§ AIM OF THE TASK
Please repeat these lines of material word for word.

Stored data entries
::::
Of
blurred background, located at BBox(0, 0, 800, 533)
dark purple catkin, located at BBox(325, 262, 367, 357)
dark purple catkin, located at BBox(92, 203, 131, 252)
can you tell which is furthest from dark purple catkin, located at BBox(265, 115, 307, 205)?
::::
§ TASK OUTPUT
Of
blurred background, located at BBox(0, 0, 800, 533)
dark purple catkin, located at BBox(325, 262, 367, 357)
dark purple catkin, located at BBox(92, 203, 131, 252)
can you tell which is furthest from dark purple catkin, located at BBox(265, 115, 307, 205)?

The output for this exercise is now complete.